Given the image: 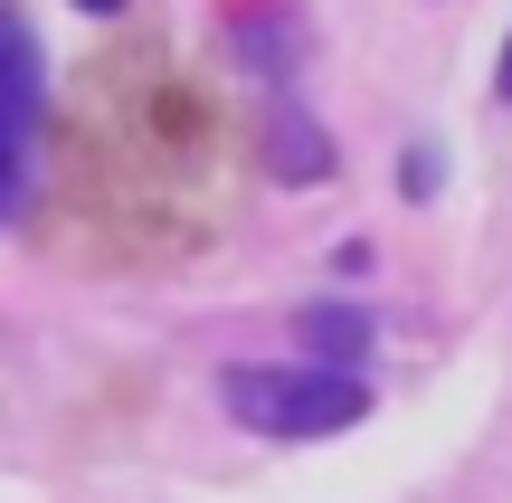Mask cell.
Segmentation results:
<instances>
[{
    "label": "cell",
    "instance_id": "cell-1",
    "mask_svg": "<svg viewBox=\"0 0 512 503\" xmlns=\"http://www.w3.org/2000/svg\"><path fill=\"white\" fill-rule=\"evenodd\" d=\"M228 114L162 38H114L48 114V238L86 266H171L228 228Z\"/></svg>",
    "mask_w": 512,
    "mask_h": 503
},
{
    "label": "cell",
    "instance_id": "cell-2",
    "mask_svg": "<svg viewBox=\"0 0 512 503\" xmlns=\"http://www.w3.org/2000/svg\"><path fill=\"white\" fill-rule=\"evenodd\" d=\"M219 399L256 437H342L370 418V380L323 371V361H238V371H219Z\"/></svg>",
    "mask_w": 512,
    "mask_h": 503
},
{
    "label": "cell",
    "instance_id": "cell-3",
    "mask_svg": "<svg viewBox=\"0 0 512 503\" xmlns=\"http://www.w3.org/2000/svg\"><path fill=\"white\" fill-rule=\"evenodd\" d=\"M38 152H48V76H38L29 19L0 0V219H29Z\"/></svg>",
    "mask_w": 512,
    "mask_h": 503
},
{
    "label": "cell",
    "instance_id": "cell-4",
    "mask_svg": "<svg viewBox=\"0 0 512 503\" xmlns=\"http://www.w3.org/2000/svg\"><path fill=\"white\" fill-rule=\"evenodd\" d=\"M266 162H275V181H323L332 171V143L304 124L294 105H275V124H266Z\"/></svg>",
    "mask_w": 512,
    "mask_h": 503
},
{
    "label": "cell",
    "instance_id": "cell-5",
    "mask_svg": "<svg viewBox=\"0 0 512 503\" xmlns=\"http://www.w3.org/2000/svg\"><path fill=\"white\" fill-rule=\"evenodd\" d=\"M294 333L323 352V371H351V361L370 352V314H351V304H304V314H294Z\"/></svg>",
    "mask_w": 512,
    "mask_h": 503
},
{
    "label": "cell",
    "instance_id": "cell-6",
    "mask_svg": "<svg viewBox=\"0 0 512 503\" xmlns=\"http://www.w3.org/2000/svg\"><path fill=\"white\" fill-rule=\"evenodd\" d=\"M494 95H503V105H512V48H503V67H494Z\"/></svg>",
    "mask_w": 512,
    "mask_h": 503
},
{
    "label": "cell",
    "instance_id": "cell-7",
    "mask_svg": "<svg viewBox=\"0 0 512 503\" xmlns=\"http://www.w3.org/2000/svg\"><path fill=\"white\" fill-rule=\"evenodd\" d=\"M76 10H124V0H76Z\"/></svg>",
    "mask_w": 512,
    "mask_h": 503
}]
</instances>
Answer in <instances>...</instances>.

• • •

→ Exercise details: Identify every line in the items above that contains the string "instances", and copy each of those lines.

→ Solution:
<instances>
</instances>
Answer in <instances>...</instances>.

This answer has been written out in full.